* [Stated goal]: Copy each line of the data below without changing anything.

* [Records for the task]:
□ □ □ □
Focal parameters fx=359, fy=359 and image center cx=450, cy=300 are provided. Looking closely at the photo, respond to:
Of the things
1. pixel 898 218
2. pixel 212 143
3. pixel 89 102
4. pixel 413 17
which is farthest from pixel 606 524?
□ □ □ □
* [The solution]:
Focal parameters fx=359, fy=359 and image center cx=450, cy=300 are provided. Looking closely at the photo, respond to:
Of the things
1. pixel 898 218
2. pixel 212 143
3. pixel 89 102
4. pixel 413 17
which is farthest from pixel 606 524?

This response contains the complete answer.